26.7.16

O grande jogo na pátria dos sultões



«A tentativa de golpe de Estado na Turquia destapou diferentes interesses que concorrem entre si. E que têm que ver com o futuro da Turquia e também do Médio Oriente.

Ponte entre o Ocidente e o Oriente, a Turquia vive a ressaca da tentativa falhada de golpe militar. Que embateu frontalmente contra a resistência popular nas ruas. Mas agora as questões são outras: até onde irá a purga massiva de "gulenistas" que está a ser seguida nos sectores militar, da educação e da justiça? Até onde irá o braço-de-ferro entre os Estados Unidos e a Turquia por causa do pedido de extradição do clérigo Fetullah Gulen? E como irá funcionar a base aérea de Incirlik, fundamental para a força aérea americana actuar na Síria contra o Daesh? Todas as questões acabam por estar interligadas e a resolução de qualquer delas terá fortes implicações nas outras. Isto num momento delicado no Médio Oriente. A detenção do comandante da base de Incirlik, o general Bekir Ercan Van e dos seus mais directos subordinados, demonstra a área sensível onde tudo se move. Erdogan também já disse que seria um "grave erro" dos EUA se não extraditassem Gulen. Para já ninguém diz que há uma ligação directa entre a utilização de Incirlik e a extradição de Gulen, mas tudo indica o contrário. Só que muito dificilmente os EUA extraditarão Gulen, algo que a não acontecer acabará por ferir o orgulho de Erdogan. Afinal Gulen (e a sua teia de interesses e actividades) tem sido um valor seguro da "inteligência" americana nas últimas décadas. Há quem refira que Israel também tem interesses neste complexo caso: desconfia das relações de Erdogan com o Hamas e deseja a criação de um estado curdo.

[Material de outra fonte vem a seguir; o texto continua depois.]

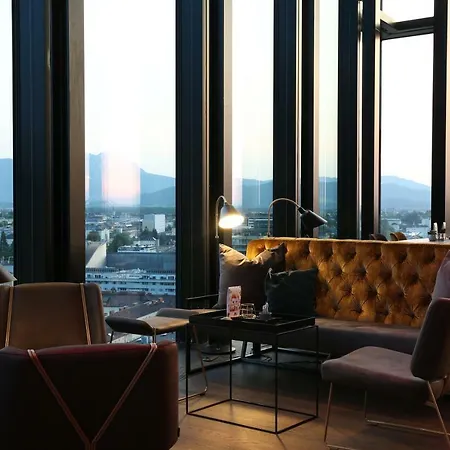 Hotell Arte Salzburg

Por outro lado, é também curiosa a posição da Arábia Saudita em tudo isto: Riade abriu recentemente um consulado em Erbil (Curdistão) e um artigo no diário saudita "Asharq Al-Awsat" (propriedade do príncipe Faisal, filho do rei Salman) referia que Erdogan poderia ser removido do poder se continuasse a pressionar pela extradição de Gulen (que terá também fortes ligações à família real saudita). Riade também está nervosa por Erdogan estar a aproximar-se do Irão (e ter voltado a encontrar ligações com a Rússia). Alguns analistas consideram que a "destruição do círculo Gulen" poderá ser usado pelos poderes ocidentais para isolarem Erdogan. Só que o Ocidente não pode isolar a Turquia, já que a NATO depende muito dela na zona Sul. Ou seja, há um grande jogo de xadrez político e militar a ser travado entre diferentes actores. E onde nem todos os interesses são muitos claros. Seja como for, a Turquia é, neste momento, um país crucial para toda a política futura no Médio Oriente (e mesmo na Europa). E Erdogan sabe isso.»